Anyway, after rowing for an hour (No motorboats allowed as they disturb the wildlife) across a crocodile infested lake, we reached our place of residence. The 'Bungalow' as it turned out, was nothing but a single, large room with a row of indigenously made bamboo beds with a thatch base. The procurement of two local chickens for the price of Rs. 300 each (broiler is 100 a kg) was to be our dinner for the night. Since I had prior experience with hunting, the job of killing and skinning the chickens fell to me. A dangerous endeavour since wild sloth bears lurk around the premises, and the smell of blood is sure to attract one.
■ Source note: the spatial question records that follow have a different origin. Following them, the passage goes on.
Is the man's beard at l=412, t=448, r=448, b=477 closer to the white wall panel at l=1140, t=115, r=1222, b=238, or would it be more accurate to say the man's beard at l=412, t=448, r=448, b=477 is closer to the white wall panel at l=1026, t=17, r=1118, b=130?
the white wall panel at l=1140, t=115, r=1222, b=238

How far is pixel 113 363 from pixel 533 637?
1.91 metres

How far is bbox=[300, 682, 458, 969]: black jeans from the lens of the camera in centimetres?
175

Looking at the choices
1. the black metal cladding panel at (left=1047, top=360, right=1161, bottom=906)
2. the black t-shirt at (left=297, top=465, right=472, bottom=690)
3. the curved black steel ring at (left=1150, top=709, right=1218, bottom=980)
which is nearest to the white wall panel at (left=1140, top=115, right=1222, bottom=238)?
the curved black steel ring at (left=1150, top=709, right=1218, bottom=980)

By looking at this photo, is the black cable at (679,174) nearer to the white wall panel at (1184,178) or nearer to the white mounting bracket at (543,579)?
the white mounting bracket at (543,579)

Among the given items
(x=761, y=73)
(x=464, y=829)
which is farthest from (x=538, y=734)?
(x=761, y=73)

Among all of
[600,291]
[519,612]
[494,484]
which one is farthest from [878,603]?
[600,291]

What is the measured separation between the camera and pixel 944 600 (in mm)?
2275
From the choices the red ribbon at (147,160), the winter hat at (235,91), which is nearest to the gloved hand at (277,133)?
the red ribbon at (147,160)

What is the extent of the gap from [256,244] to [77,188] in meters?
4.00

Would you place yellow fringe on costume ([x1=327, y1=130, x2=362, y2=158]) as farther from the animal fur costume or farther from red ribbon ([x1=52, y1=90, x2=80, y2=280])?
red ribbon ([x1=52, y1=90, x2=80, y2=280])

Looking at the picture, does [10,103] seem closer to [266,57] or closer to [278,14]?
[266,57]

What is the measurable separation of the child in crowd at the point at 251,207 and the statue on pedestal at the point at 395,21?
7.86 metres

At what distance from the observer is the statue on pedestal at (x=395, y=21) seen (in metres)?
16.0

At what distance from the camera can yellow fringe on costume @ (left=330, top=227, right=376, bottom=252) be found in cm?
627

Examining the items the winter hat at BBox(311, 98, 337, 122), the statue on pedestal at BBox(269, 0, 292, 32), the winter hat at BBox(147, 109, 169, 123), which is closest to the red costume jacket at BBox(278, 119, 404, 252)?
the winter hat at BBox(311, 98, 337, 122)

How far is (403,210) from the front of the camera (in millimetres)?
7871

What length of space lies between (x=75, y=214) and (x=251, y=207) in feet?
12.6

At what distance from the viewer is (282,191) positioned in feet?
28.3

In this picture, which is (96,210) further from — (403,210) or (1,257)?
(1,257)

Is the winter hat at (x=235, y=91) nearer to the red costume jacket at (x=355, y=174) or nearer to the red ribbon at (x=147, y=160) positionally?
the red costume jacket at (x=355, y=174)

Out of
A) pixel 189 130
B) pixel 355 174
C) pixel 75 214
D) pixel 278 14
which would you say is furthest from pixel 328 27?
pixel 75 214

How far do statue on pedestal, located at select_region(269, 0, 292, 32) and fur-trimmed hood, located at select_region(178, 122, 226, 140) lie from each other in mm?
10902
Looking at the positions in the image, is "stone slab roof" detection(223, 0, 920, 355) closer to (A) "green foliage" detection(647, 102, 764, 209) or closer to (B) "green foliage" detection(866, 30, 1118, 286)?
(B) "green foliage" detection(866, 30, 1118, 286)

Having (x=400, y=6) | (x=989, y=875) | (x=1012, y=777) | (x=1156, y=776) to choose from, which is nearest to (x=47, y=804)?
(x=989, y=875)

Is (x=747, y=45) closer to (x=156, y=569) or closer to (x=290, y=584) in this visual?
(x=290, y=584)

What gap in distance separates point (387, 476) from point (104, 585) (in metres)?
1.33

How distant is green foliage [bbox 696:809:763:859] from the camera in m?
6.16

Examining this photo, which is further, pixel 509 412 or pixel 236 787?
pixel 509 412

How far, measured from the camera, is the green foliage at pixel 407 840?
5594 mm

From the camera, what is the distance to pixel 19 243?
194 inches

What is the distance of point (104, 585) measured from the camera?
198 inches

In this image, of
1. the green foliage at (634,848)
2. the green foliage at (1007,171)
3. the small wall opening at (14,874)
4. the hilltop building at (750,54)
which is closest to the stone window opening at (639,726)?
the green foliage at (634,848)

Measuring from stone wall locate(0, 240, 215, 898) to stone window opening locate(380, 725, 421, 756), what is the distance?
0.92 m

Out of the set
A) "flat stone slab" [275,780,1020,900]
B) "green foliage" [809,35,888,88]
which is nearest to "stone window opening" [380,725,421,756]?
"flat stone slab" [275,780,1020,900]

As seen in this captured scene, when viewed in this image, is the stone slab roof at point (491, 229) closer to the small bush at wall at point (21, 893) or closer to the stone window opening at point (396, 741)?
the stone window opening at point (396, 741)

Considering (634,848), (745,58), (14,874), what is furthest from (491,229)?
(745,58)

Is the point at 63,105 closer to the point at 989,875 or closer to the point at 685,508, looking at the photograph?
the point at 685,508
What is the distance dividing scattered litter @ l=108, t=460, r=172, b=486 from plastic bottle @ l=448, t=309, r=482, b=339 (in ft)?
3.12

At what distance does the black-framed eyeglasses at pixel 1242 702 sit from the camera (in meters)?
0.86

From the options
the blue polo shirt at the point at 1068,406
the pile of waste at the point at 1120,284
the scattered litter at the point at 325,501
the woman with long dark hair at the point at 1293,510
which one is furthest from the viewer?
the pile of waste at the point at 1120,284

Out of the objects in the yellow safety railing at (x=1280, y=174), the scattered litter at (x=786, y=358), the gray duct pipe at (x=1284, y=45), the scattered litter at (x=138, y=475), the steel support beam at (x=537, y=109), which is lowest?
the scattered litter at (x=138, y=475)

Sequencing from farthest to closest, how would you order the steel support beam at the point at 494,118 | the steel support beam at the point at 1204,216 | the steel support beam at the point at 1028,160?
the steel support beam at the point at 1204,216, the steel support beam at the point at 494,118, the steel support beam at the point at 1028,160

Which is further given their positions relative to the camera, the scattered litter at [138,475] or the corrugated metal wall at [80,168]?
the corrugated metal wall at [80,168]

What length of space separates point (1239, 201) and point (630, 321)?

Dinner cooked, leeches pulled off and wounds tended to, we pulled out our sleeping bags and lay awake, taking in the sounds of the jungle. Each time we heard a snort or a call in the distance, we'd jump up and shine our toorches, to no avail, into the inky blackness of the jungle. Oh! did I mention that there was no electricity there? Well there wasn't.

The next morning, saw us setting off to spot animals and birds. Immediately, we spied on the far bank, a herd of Bisons. Rowing as quietly as we could, (Which is about as quietly as a bull in a china shop), we crept up to the other bank. Thankfully, we were downwind to the herd and were able to skirt over a small hill untill we were almost over them. Just as we stood there, cameras ready, focusing on the heard, someone stepped on a stick. The resulting crack sent the herd into the jungle at a trot. Thankfully, Bisons are demure creatures and don't often attack or we'd been toast.

That day we saw heards of Cheetals (Spotted deer), Sambars (Especially one male with an impressive set of antelers.), and some more Bisons. We also managed to spot a number of birds like the River Tern, The crested snake eagle, The great hornbill, Little owlet, the Greater Raquet-tailed Drongo. The most cherished spotting was that of the Malabar Whistling Thrush, also called the 'Whistling schoolboy' for it's lazy, whistling call.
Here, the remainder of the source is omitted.